**TASK DESCRIPTION:** Gather every line of the records that contains the word "visit" and copy each such line in full. Case counts, so match only that exact capitalization.

**SOURCE RECORDS:**
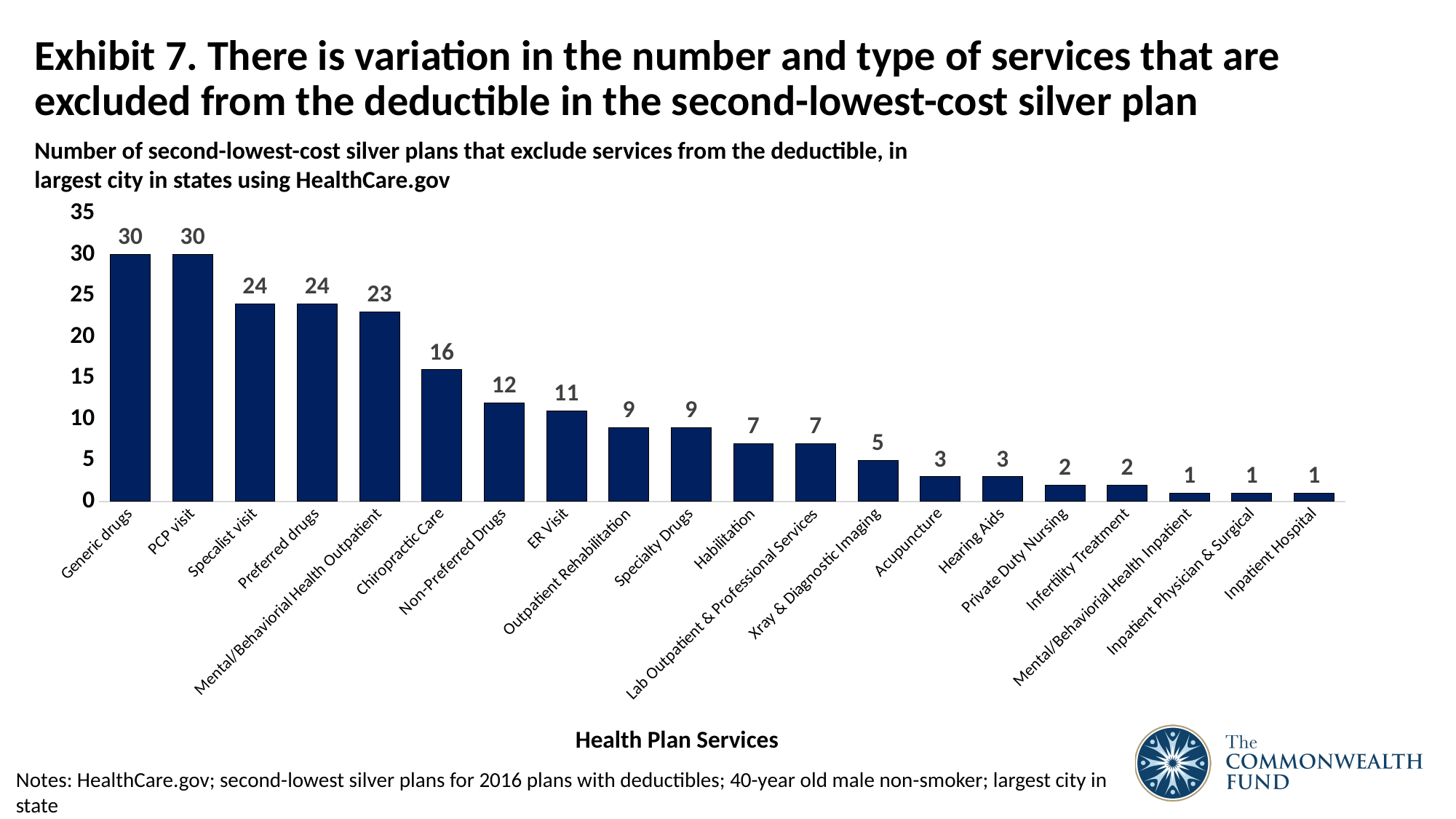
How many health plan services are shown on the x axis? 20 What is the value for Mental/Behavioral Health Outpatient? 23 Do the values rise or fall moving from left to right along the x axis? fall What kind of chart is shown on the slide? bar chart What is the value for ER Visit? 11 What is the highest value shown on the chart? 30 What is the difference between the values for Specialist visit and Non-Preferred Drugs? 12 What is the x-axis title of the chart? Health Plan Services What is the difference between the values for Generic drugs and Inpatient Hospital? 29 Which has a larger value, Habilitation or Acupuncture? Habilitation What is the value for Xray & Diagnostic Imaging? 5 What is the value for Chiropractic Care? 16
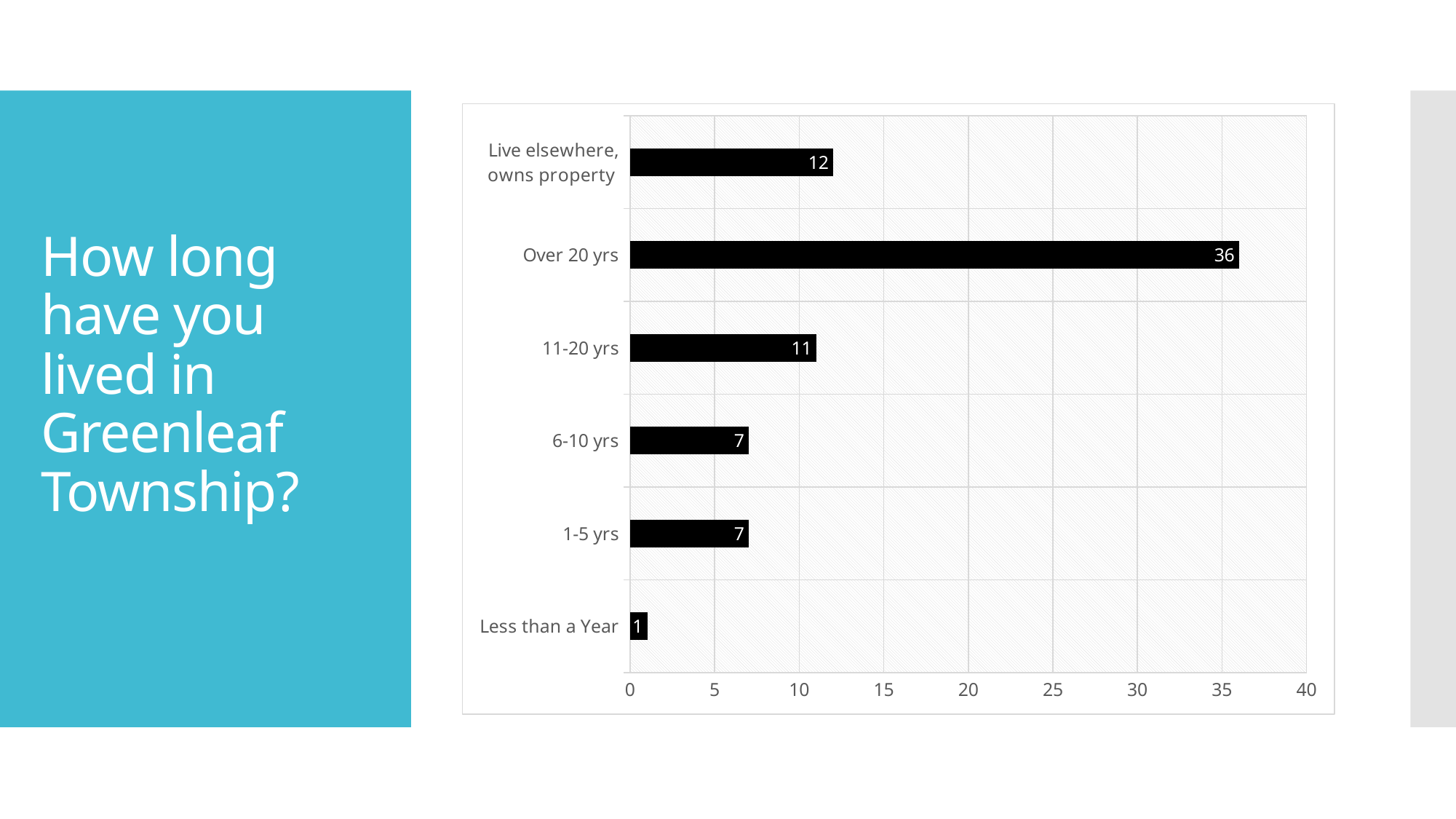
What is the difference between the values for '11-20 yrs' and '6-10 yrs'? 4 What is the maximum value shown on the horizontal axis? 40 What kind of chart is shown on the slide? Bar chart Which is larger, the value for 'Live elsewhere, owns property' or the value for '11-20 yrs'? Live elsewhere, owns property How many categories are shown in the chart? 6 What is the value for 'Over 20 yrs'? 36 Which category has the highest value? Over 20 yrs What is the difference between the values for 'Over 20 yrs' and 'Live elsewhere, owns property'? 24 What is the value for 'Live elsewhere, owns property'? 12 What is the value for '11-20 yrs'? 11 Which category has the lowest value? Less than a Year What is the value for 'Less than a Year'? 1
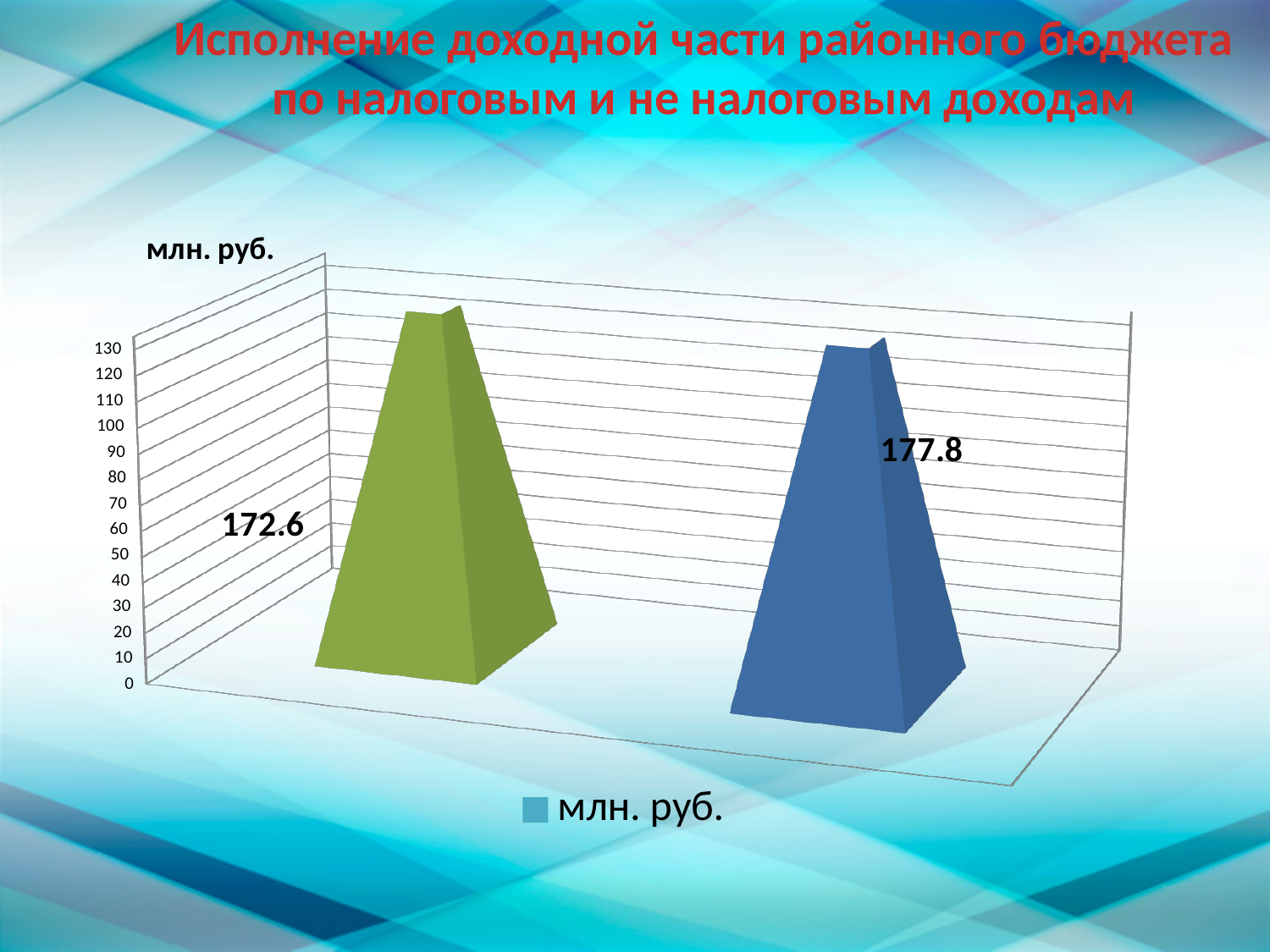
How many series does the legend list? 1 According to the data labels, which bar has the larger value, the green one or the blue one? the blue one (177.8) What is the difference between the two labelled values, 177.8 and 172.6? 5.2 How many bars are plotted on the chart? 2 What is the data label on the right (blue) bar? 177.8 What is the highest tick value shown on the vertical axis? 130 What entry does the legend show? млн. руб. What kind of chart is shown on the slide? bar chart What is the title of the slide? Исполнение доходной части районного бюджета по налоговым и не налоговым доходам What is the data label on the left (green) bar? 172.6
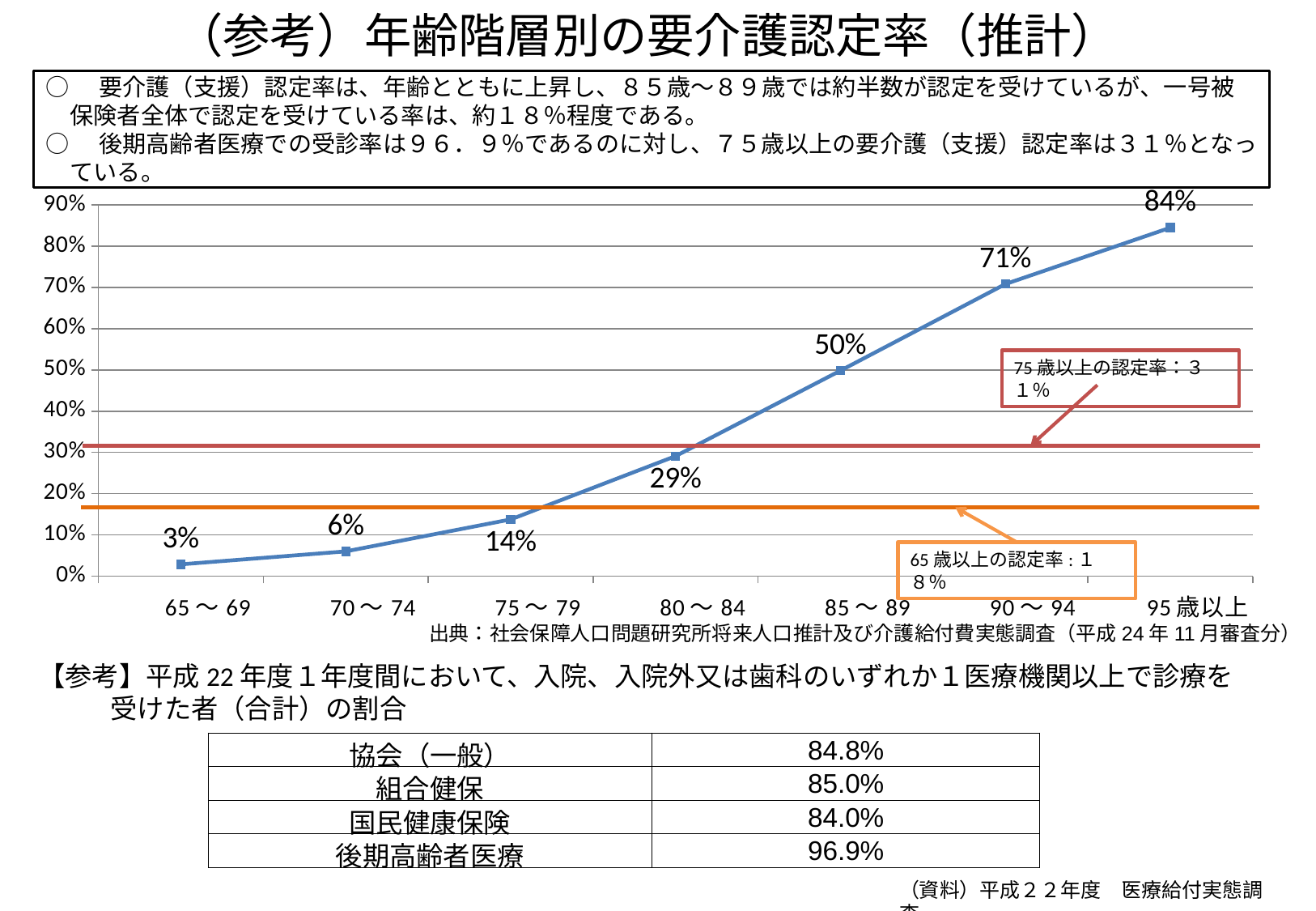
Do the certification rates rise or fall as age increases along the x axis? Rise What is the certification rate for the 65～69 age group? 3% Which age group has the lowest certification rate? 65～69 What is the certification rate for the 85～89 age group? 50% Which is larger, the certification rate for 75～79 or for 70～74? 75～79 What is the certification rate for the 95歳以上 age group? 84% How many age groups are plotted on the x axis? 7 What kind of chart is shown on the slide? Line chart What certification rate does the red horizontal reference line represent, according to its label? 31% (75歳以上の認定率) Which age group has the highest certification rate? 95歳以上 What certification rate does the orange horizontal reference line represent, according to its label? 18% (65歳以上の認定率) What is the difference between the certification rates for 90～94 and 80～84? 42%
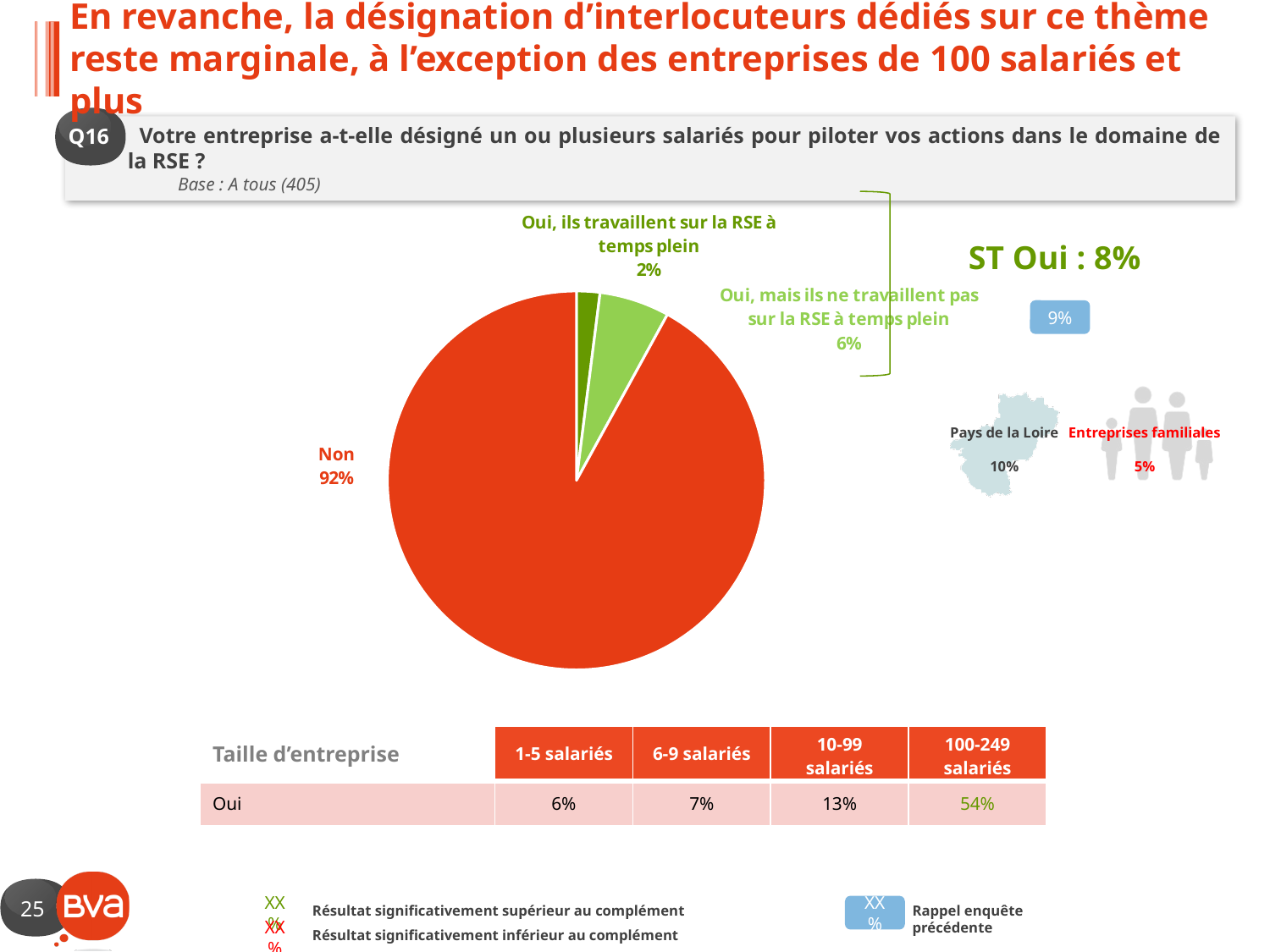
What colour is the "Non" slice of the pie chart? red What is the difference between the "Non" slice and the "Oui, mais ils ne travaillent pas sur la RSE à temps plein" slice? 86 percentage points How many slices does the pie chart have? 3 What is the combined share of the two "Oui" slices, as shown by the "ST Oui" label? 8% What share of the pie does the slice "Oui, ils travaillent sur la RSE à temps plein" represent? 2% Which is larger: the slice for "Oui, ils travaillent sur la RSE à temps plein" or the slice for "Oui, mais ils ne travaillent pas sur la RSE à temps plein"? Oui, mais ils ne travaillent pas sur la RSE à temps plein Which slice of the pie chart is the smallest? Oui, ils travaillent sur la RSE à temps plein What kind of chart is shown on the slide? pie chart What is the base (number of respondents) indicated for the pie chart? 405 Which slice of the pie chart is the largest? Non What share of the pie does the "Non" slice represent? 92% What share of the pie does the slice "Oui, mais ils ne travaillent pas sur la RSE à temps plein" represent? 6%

**COMPLETED TASK:**
How many health plan services are shown on the x axis? 20 What is the value for Mental/Behavioral Health Outpatient? 23 Do the values rise or fall moving from left to right along the x axis? fall What kind of chart is shown on the slide? bar chart What is the value for ER Visit? 11 What is the highest value shown on the chart? 30 What is the difference between the values for Specialist visit and Non-Preferred Drugs? 12 What is the x-axis title of the chart? Health Plan Services What is the difference between the values for Generic drugs and Inpatient Hospital? 29 Which has a larger value, Habilitation or Acupuncture? Habilitation What is the value for Xray & Diagnostic Imaging? 5 What is the value for Chiropractic Care? 16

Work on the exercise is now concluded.